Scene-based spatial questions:
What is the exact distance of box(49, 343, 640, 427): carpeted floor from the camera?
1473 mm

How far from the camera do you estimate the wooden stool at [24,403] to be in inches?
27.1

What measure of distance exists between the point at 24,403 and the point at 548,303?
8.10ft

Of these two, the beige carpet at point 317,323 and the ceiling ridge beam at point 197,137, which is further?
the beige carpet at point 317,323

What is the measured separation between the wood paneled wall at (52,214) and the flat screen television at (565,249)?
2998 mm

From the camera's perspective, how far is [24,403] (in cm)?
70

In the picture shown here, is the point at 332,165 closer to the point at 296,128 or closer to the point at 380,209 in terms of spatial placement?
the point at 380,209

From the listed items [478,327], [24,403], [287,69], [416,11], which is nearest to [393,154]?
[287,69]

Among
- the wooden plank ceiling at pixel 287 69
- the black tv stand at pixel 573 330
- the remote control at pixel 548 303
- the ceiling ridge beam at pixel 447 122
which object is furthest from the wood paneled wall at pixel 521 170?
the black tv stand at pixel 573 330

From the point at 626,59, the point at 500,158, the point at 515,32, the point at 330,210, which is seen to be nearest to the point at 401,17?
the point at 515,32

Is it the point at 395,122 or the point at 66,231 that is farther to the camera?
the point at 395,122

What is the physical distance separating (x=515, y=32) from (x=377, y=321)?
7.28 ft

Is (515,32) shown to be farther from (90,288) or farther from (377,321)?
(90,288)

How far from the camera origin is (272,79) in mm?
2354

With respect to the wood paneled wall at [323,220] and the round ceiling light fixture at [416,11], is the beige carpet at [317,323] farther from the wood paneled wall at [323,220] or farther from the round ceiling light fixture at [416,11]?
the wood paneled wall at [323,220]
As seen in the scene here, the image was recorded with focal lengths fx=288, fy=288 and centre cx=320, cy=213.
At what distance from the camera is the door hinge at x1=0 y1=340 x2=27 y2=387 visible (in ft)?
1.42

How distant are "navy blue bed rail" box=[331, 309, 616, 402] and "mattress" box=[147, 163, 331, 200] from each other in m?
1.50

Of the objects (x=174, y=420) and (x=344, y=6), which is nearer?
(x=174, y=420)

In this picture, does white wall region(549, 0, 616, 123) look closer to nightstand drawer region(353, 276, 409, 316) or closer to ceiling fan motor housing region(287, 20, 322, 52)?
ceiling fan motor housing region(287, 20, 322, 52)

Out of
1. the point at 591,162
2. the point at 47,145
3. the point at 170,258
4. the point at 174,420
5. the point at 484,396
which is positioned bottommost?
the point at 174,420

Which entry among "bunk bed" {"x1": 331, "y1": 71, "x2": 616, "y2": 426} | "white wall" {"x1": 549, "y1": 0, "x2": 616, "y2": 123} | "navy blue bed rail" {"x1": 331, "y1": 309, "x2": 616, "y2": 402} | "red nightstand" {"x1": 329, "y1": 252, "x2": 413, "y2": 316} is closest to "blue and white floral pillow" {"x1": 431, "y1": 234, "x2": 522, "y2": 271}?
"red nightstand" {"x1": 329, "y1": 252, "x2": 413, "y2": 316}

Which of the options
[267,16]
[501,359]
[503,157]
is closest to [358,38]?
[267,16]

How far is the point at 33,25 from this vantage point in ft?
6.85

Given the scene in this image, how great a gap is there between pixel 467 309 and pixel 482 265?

__SET EXERCISE__.
Render every line of the entries above as a numbered list, leaving out the blank lines.

__REPLY__.
1. What is the exact distance of box(49, 343, 640, 427): carpeted floor from the camera?
2. 1473 mm
3. How far from the camera do you estimate the wooden stool at [24,403] to be in inches?
4. 27.1
5. What measure of distance exists between the point at 24,403 and the point at 548,303?
6. 8.10ft
7. Of these two, the beige carpet at point 317,323 and the ceiling ridge beam at point 197,137, which is further?
8. the beige carpet at point 317,323
9. What is the measured separation between the wood paneled wall at (52,214) and the flat screen television at (565,249)?
10. 2998 mm
11. From the camera's perspective, how far is [24,403] (in cm)?
12. 70
13. In the picture shown here, is the point at 332,165 closer to the point at 296,128 or closer to the point at 380,209 in terms of spatial placement?
14. the point at 380,209
15. From the listed items [478,327], [24,403], [287,69], [416,11], which is nearest to [393,154]?
16. [287,69]
17. Among
18. - the wooden plank ceiling at pixel 287 69
19. - the black tv stand at pixel 573 330
20. - the remote control at pixel 548 303
21. - the ceiling ridge beam at pixel 447 122
22. which object is furthest from the wood paneled wall at pixel 521 170?
23. the black tv stand at pixel 573 330
24. From the point at 626,59, the point at 500,158, the point at 515,32, the point at 330,210, which is seen to be nearest to the point at 401,17?
25. the point at 515,32
26. Is it the point at 395,122 or the point at 66,231 that is farther to the camera?
27. the point at 395,122
28. What is the physical distance separating (x=515, y=32) from (x=377, y=321)?
29. 7.28 ft
30. Is (515,32) shown to be farther from (90,288) or farther from (377,321)?
31. (90,288)
32. How far from the camera origin is (272,79) in mm?
33. 2354
34. With respect to the wood paneled wall at [323,220] and the round ceiling light fixture at [416,11], is the beige carpet at [317,323] farther from the wood paneled wall at [323,220] or farther from the round ceiling light fixture at [416,11]?
35. the wood paneled wall at [323,220]
36. As seen in the scene here, the image was recorded with focal lengths fx=288, fy=288 and centre cx=320, cy=213.
37. At what distance from the camera is the door hinge at x1=0 y1=340 x2=27 y2=387 visible (in ft)?
38. 1.42
39. How distant are "navy blue bed rail" box=[331, 309, 616, 402] and "mattress" box=[147, 163, 331, 200] from each other in m?
40. 1.50
41. Of the objects (x=174, y=420) and (x=344, y=6), which is nearer?
42. (x=174, y=420)
43. In this picture, does white wall region(549, 0, 616, 123) look closer to nightstand drawer region(353, 276, 409, 316) or closer to ceiling fan motor housing region(287, 20, 322, 52)?
44. ceiling fan motor housing region(287, 20, 322, 52)
45. Out of
46. 1. the point at 591,162
47. 2. the point at 47,145
48. 3. the point at 170,258
49. 4. the point at 174,420
50. 5. the point at 484,396
51. which is positioned bottommost?
52. the point at 174,420
53. Which entry among "bunk bed" {"x1": 331, "y1": 71, "x2": 616, "y2": 426} | "white wall" {"x1": 549, "y1": 0, "x2": 616, "y2": 123} | "navy blue bed rail" {"x1": 331, "y1": 309, "x2": 616, "y2": 402} | "red nightstand" {"x1": 329, "y1": 252, "x2": 413, "y2": 316} is closest to "blue and white floral pillow" {"x1": 431, "y1": 234, "x2": 522, "y2": 271}?
54. "red nightstand" {"x1": 329, "y1": 252, "x2": 413, "y2": 316}
55. Which of the options
56. [267,16]
57. [501,359]
58. [503,157]
59. is closest to [358,38]?
60. [267,16]
61. How far is the point at 33,25 from this vantage point in ft?
62. 6.85
63. Given the scene in this image, how great a gap is there between pixel 467 309 and pixel 482 265?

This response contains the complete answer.